POSITION OF
THE UPANISHADS IN VEDIC LITERATURE.
If
now we ask what has been thought of the Upanishads by Sanskrit scholars or by
Oriental scholars in general, it must be confessed that hitherto they have not
received at their hands that treatment which in the eyes of philosophers and
theologians they seem so fully to deserve. When the first enthusiasm for such
works as Sakuntalâ and Gîta-Govinda had somewhat subsided, and Sanskrit
scholars had recognised that a truly scholarlike study of Indian literature
must begin with the beginning, the exclusively historical interest prevailed to
so large an extent that the hymns of the Veda, the Brâhmanas, and the Sûtras
absorbed all interest, while the Upanishads were put aside for a time as of
doubtful antiquity, and therefore of minor importance.
My real
love for Sanskrit literature was first kindled by the Upanishads. It was in the
year 1844, when attending Schelling's lectures at Berlin, that my attention was
drawn to those ancient theosophic treatises, and I still possess my collations
of the Sanskrit MSS. which had then just arrived at Berlin, the Chambers
collection, and my copies of commentaries, and commentaries on commentaries,
which I made at that time. Some of my translations which I left with Schelling,
I have never been able to recover, though to judge from others which I still
possess, the loss of them is of small consequence. Soon after leaving Berlin,
when continuing my Sanskrit studies at Paris under Burnouf, I put aside the
Upanishads, convinced that for a true appreciation of them it was necessary to
study, first of all, the earlier periods of Vedic literature, as represented by
the hymns and the Brâhmanas of the Vedas.
In
returning, after more than thirty years, to these favourite studies, I find
that my interest in them, though it has changed in character, has by no means
diminished.
It is true,
no doubt, that the stratum of literature which contains the Upanishads is later
than the Samhitâs, and later than the Brâhmanas, but the first germs of
Upanishad doctrines go back at least as far as the Mantra period, which
provisionally has been fixed between 1000 and 800 B.C. Conceptions
corresponding to the general teaching of the Upanishads occur in certain hymns
of the Rig-veda-samhitâ, they must have existed therefore before that
collection was finally closed. One hymn in the Samhitâ of the Rig-veda (I, 191)

• Data below:
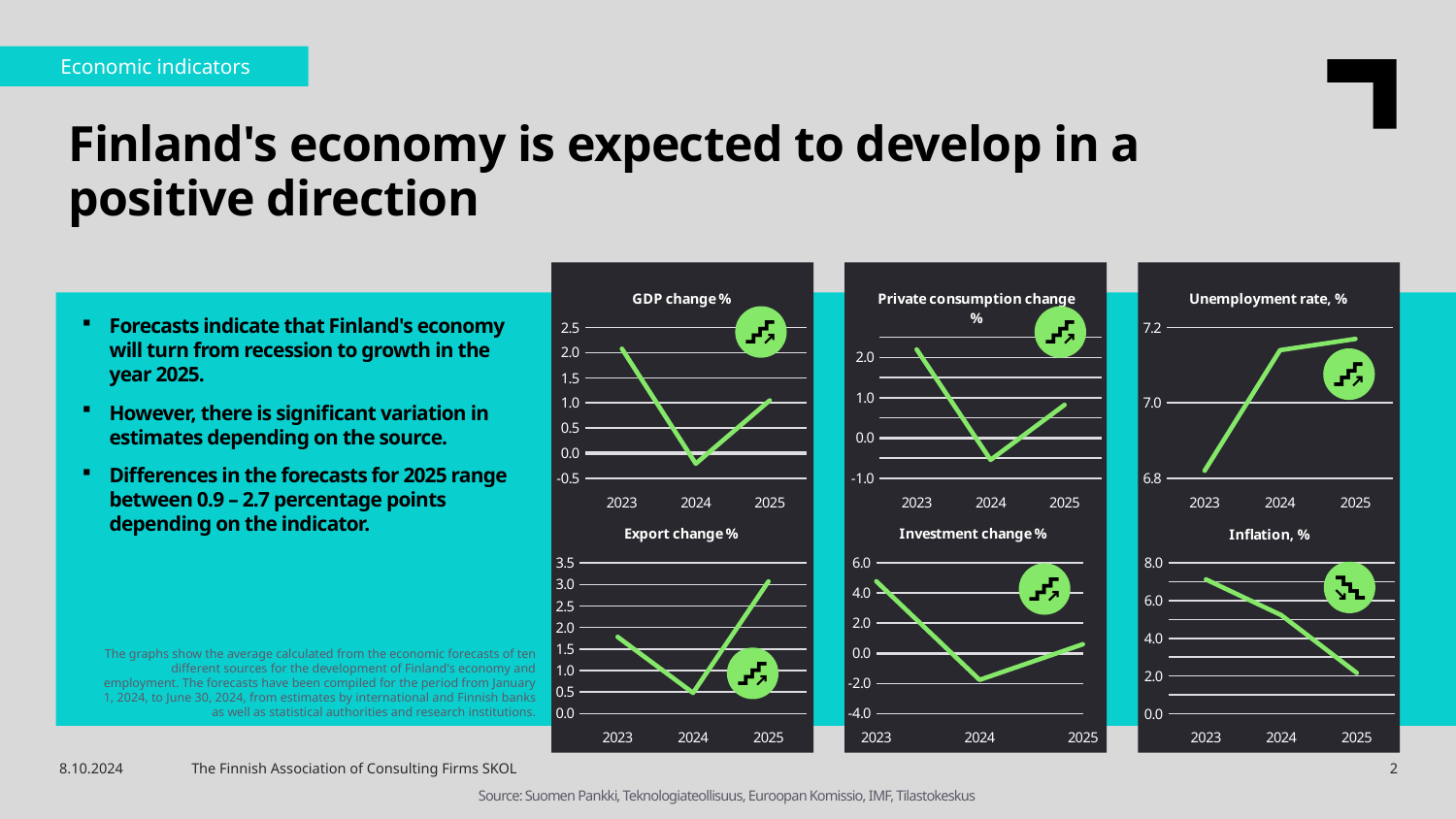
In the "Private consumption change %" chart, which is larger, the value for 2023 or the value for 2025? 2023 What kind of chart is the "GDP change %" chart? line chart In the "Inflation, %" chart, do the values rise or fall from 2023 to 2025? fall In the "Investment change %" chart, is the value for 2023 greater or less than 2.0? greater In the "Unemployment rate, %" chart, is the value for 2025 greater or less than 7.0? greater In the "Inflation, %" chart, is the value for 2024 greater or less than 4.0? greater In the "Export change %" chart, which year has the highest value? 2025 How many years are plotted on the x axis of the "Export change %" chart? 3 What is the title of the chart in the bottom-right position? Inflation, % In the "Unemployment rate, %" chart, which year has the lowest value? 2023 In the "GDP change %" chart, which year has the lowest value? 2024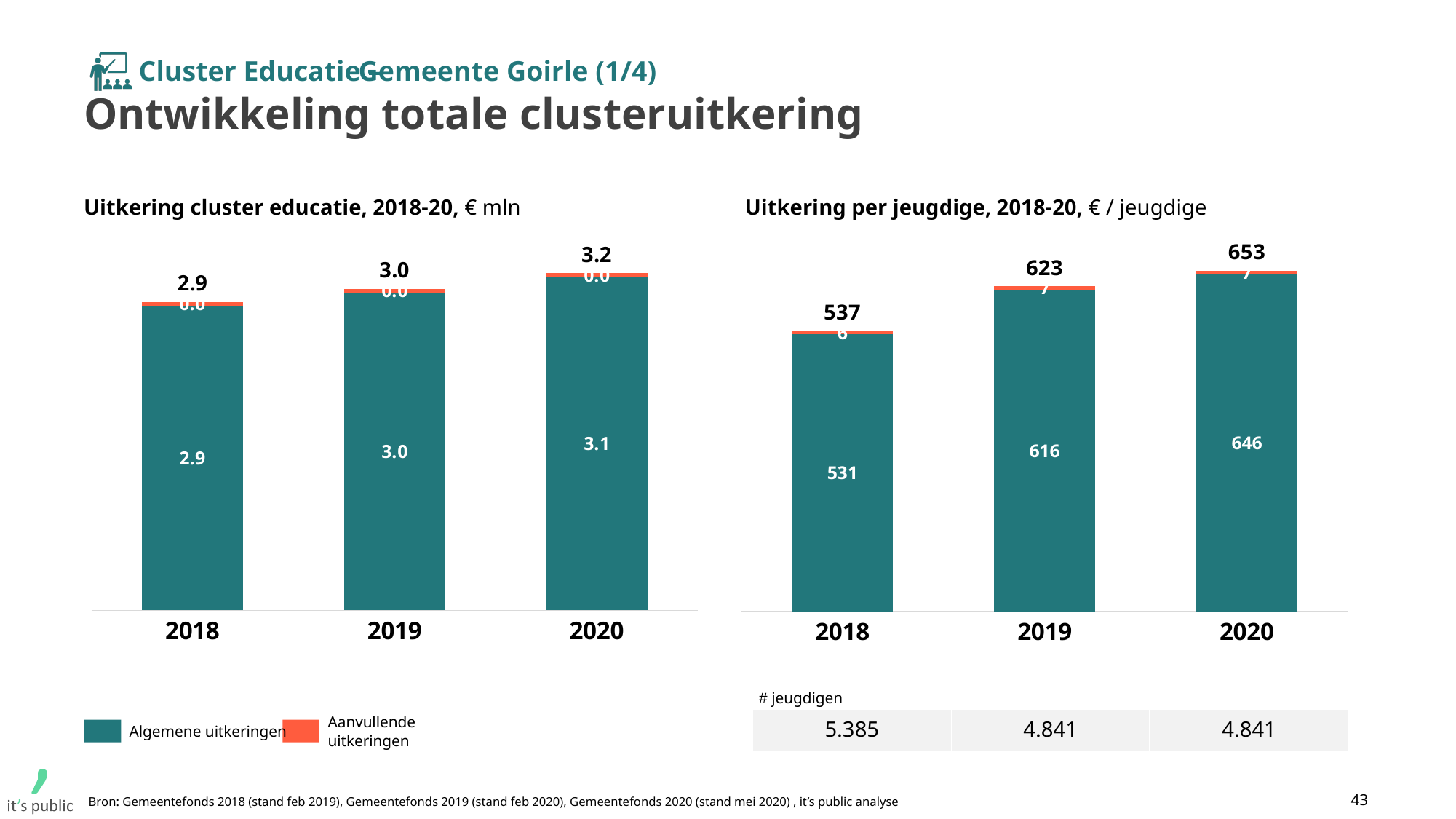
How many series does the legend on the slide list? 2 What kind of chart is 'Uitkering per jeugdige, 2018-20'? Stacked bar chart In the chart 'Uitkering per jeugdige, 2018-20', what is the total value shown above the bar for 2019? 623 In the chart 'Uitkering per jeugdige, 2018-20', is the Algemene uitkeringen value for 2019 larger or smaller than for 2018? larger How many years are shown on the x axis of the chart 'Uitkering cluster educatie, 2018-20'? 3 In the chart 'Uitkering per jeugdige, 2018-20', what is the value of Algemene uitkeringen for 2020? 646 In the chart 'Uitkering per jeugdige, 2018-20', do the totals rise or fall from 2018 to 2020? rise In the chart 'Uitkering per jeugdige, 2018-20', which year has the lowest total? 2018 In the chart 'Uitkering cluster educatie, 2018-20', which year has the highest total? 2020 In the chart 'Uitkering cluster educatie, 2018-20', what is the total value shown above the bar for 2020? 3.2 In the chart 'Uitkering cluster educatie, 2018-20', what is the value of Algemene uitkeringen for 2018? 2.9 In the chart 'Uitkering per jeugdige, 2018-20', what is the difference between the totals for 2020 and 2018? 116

• To do:
1 - In the passage on the Upanishads above, between which dates has the Mantra period provisionally been fixed?
2 - List the bodies of Vedic literature that, according to the passage on the Upanishads, absorbed all interest once the historical interest prevailed.

• Written responses:
1 - Between 1000 and 800 B.C.

2 -
- The hymns of the Veda
- The Brâhmanas
- The Sûtras